Après des années d’attente, le rêve d’Emily s’est enfin réalisé : elle a donné naissance à de magnifiques triplées. Mais le lendemain, son mari les a abandonnées, affirmant que les enfants étaient maudites.
J’ai regardé mes trois petites filles et mon cœur s’est rempli de chaleur. Sophie, Lily et Grace étaient parfaites, chacune d’elles était un véritable miracle. Je les avais attendues si longtemps, des années d’espoir, d’attente et de prières.

Et les voilà, endormies dans leurs berceaux, leurs petits visages si paisibles. J’ai essuyé une larme sur ma joue, bouleversée par l’amour déjà si fort que je leur portais.
Mais ensuite, j’ai levé les yeux et j’ai vu Jack. Il venait de rentrer après avoir réglé quelque chose, mais quelque chose n’allait pas. Il était pâle. Il évitait mon regard et ne s’approchait pas. Il se tenait simplement près de la porte, comme s’il n’était pas sûr de vouloir rester dans cette pièce.
« Jack ? » dis-je doucement en tapotant la chaise près du lit. « Assieds-toi. Regarde-les, elles sont là. On a réussi.
« Oui… elles sont magnifiques », marmonna Jack en jetant un bref coup d’œil aux filles. Il s’approcha un peu, mais ne croisa toujours pas mon regard.
« Jack, dit-je d’une voix tremblante, que se passe-t-il ? Tu me fais peur.
Il prit une profonde inspiration, puis lâcha :
« Emily, je ne pense pas… Je ne pense pas que nous puissions les garder.

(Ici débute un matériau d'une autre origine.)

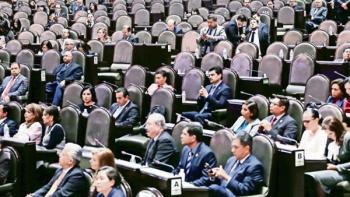 Regresan más 'chapulines' al Congreso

Je sentis le sol se dérober sous mes pieds.
« Quoi ? » soufflai-je. « Jack, de quoi parles-tu ? Ce sont nos filles !
Il grimaça et détourna le regard, comme s’il ne supportait pas mon regard.
« Ma mère… elle est allée voir une voyante », a-t-il murmuré.
J’ai cligné des yeux, incrédule.
« Une voyante ? Jack, tu n’es pas sérieux.
« Elle a dit… elle a dit que ces enfants… nos filles… » Il s’interrompit, la voix tremblante. « Elle a dit qu’elles n’apporteraient que du malheur. Qu’elles détruiraient ma vie et causeraient ma mort.
Je poussai un cri de surprise en le regardant, essayant de comprendre ce qu’il venait de dire.
— Jack, c’est de la folie. Ce ne sont que des enfants !
Il baissa la tête, le visage empreint de peur.

— Ma mère croit fermement en cette voyante. Elle a déjà prédit des choses qui se sont réalisées… et elle n’a jamais été aussi sûre d’elle.
Je sentis une colère vive et intense monter en moi.
— Tu veux dire que tu veux les abandonner à cause d’une voyante ridicule ? Les laisser ici, tout simplement ?
Il se tut, me regardant avec un mélange de peur et de culpabilité.
« Si tu veux les ramener à la maison… d’accord », dit-il d’une voix à peine audible. « Mais je ne serai pas là. Je suis désolé, Emily.
Je le fixai, essayant de comprendre ses paroles, mais je ne ressentais que du choc.
« Tu es sérieux ? » Ma voix se brisa. « Tu vas abandonner tes filles à cause d’une histoire que ta mère a entendue ?
Il ne dit pas un mot. Il baissa simplement les yeux, les épaules voûtées.

Je pris une inspiration tremblante, essayant de me contrôler.
« Si tu franchis cette porte, Jack, murmurai-je, tu ne reviendras pas. Je ne te laisserai pas faire ça à nos filles.
Il me regarda une dernière fois, le visage déchiré, puis il se retourna et se dirigea vers la porte.
« Je… je suis désolé, Em », dit-il doucement avant de partir, ses pas résonnant dans le couloir.
Je restais assise là, les yeux fixés sur l’embrasure vide, le cœur battant à tout rompre, les pensées tourbillonnant dans ma tête. L’infirmière revint, vit mon visage et posa sa main sur mon épaule, m’offrant un réconfort silencieux pendant que je rassemblais mes affaires.
J’ai regardé mes petites filles, les larmes brouillant ma vue.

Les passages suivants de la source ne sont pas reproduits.